With an ELP strategy, retailers aren’t claiming that their prices are always the lowest available. They are claiming that their prices are low every day. There are fewer sales or promotional events, as prices are already low, and it’s possible that another retailer could undersell them with promotional events or pricing on specific items.
However, a strategy that demands having the lowest prices on the market across all product lines is entirely unsustainable. Let’s imagine we have an electronics store called ABC that sells TVs, home appliances, and cameras. Low price sustainability requires high-volume sales, and constantly matching sales at other stores. A specialty camera shop may be able to negotiate better wholesale prices since they focus on a single type of product, which allows them to run sales and promotions that are below ABC’s cost. Maintaining the lowest price means that ABC loses money on every camera it sells.
As other competitors also run sale items, ABC is forced into a race toward the bottom on every product it carries.

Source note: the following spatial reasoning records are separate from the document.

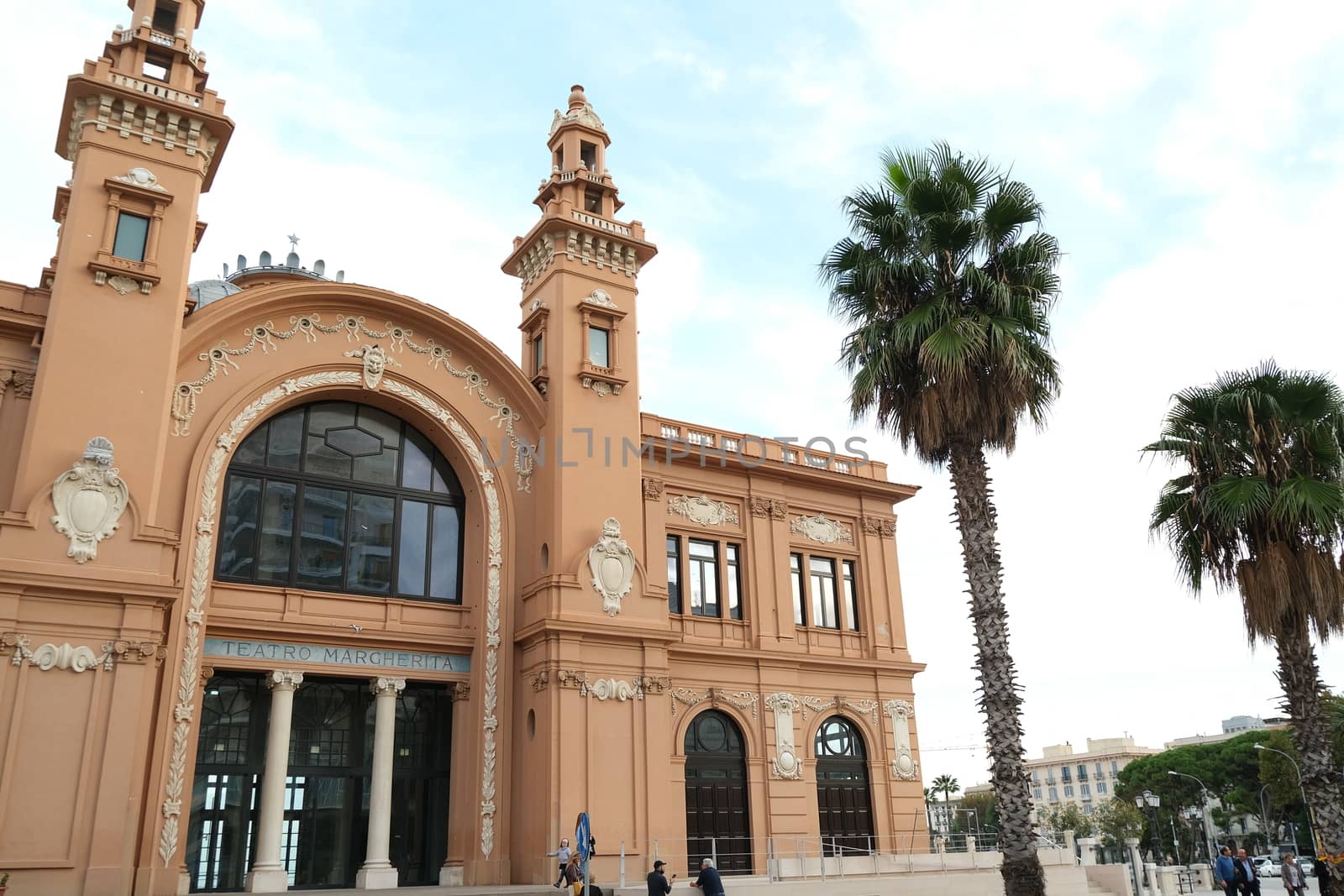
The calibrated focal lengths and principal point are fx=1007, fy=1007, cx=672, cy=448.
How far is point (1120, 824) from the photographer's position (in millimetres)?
74812

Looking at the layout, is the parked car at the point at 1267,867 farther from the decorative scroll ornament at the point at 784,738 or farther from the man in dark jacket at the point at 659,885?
the man in dark jacket at the point at 659,885

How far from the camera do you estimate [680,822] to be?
915 inches

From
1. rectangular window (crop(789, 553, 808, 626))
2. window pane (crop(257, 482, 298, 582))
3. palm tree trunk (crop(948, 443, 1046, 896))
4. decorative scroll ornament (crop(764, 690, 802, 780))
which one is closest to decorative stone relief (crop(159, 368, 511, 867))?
window pane (crop(257, 482, 298, 582))

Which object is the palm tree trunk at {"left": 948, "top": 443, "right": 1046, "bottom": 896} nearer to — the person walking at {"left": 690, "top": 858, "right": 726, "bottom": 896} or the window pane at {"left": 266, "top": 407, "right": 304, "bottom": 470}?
the person walking at {"left": 690, "top": 858, "right": 726, "bottom": 896}

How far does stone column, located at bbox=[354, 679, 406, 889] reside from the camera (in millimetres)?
19594

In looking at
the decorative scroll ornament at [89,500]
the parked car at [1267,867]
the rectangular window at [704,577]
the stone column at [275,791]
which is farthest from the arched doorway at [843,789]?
the parked car at [1267,867]

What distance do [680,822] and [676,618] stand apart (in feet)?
15.8

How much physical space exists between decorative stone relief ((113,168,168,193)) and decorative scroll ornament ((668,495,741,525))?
44.6ft

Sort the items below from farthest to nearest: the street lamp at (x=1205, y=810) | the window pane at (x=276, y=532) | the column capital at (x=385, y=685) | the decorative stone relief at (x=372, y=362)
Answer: the street lamp at (x=1205, y=810) < the decorative stone relief at (x=372, y=362) < the column capital at (x=385, y=685) < the window pane at (x=276, y=532)

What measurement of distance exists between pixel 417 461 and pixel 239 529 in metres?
4.22

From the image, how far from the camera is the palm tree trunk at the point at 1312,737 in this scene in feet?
54.0

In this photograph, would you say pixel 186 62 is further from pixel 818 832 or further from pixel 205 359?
pixel 818 832

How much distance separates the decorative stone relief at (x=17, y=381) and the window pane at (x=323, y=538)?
5.38 metres

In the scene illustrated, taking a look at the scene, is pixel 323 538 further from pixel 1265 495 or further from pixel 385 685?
pixel 1265 495
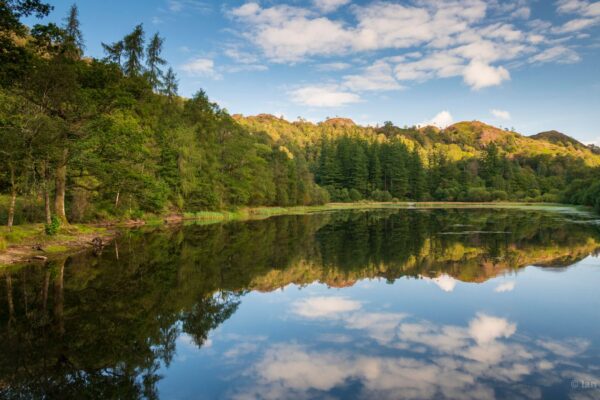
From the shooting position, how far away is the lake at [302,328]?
615 cm

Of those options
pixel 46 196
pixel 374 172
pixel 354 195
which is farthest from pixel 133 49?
pixel 374 172

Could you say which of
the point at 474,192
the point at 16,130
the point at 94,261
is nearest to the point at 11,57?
the point at 16,130

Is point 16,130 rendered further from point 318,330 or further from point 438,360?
point 438,360

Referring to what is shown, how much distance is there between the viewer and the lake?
615 cm

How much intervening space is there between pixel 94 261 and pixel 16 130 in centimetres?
726

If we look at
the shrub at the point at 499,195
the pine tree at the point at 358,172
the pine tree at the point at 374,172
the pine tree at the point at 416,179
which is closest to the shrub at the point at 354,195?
the pine tree at the point at 358,172

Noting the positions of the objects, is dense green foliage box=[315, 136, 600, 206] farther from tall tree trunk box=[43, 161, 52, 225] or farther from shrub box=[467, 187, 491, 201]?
tall tree trunk box=[43, 161, 52, 225]

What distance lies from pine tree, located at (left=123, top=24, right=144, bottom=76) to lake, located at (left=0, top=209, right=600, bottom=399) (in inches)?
1385

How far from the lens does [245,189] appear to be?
181ft

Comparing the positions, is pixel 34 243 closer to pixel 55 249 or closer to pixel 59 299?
pixel 55 249

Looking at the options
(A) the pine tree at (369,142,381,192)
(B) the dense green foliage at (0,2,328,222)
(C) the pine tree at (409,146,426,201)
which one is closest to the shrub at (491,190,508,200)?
(C) the pine tree at (409,146,426,201)

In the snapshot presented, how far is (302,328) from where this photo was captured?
29.7ft

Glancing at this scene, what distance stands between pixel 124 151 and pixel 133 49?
23977 millimetres

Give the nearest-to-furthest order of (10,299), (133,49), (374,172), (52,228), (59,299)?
(10,299) < (59,299) < (52,228) < (133,49) < (374,172)
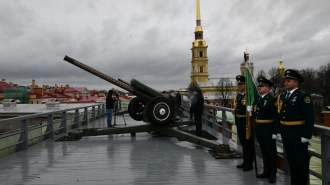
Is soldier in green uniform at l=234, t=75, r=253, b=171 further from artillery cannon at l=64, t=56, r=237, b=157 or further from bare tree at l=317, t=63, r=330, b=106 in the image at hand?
bare tree at l=317, t=63, r=330, b=106

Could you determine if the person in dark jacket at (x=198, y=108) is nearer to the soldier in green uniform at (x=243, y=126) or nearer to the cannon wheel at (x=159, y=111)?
the cannon wheel at (x=159, y=111)

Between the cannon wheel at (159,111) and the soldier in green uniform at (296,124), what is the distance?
4.43 m

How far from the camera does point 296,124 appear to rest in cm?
398

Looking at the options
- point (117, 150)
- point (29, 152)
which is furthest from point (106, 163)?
point (29, 152)

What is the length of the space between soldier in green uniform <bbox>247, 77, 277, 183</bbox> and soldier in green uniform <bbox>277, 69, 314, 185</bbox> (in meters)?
0.43

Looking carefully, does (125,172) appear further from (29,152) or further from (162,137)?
(162,137)

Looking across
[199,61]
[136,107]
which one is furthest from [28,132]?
[199,61]

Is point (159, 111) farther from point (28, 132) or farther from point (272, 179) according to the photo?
point (272, 179)

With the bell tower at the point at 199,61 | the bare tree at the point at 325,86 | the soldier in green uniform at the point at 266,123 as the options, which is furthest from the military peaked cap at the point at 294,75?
the bell tower at the point at 199,61

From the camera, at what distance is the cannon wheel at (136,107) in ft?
32.8

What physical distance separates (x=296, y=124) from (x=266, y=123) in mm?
701

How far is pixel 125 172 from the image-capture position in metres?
5.43

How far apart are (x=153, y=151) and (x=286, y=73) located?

It’s an unsustainable price war that ensures that while sales may be high, profits will be erased and replaced with lots of red ink. It’s a nearly impossible game winnable only by giant retailers with volumes that allow them to dictate pricing to their suppliers.
However, there are several circumstances where a limited lowest price strategy can be successful:
Breaking into New Markets
For businesses trying to penetrate new markets, either geographically by opening up a new retail location, or product-based, by selling new product lines, a temporary lowest price on the market strategy can work. It helps to build up brand recognition among new customers and can help a business make inroads against existing competition.
However, it needs to be clear to customers that these are sale prices, in place for a limited time period. As customers get to know the business and service provided, prices can return to more sustainable levels.
Loss-Leader Pricing
Adopting a lowest price strategy for specific products can be effective, provided it’s the type of product that will drive traffic to your store or website. It can be even more effective when coupled with a complementary product that has a higher margin.
For example, a company could advertise a lowest price on the market camera to drive traffic to a website or store, and then offer a higher-margin case or accessories. The margin in the complementary product can offset the loss in the promotional item.
Bottom Line
Simply stated, adopting a lowest price strategy is entirely unsustainable. There are, however, several circumstances where a limited lowest price strategy can be successful.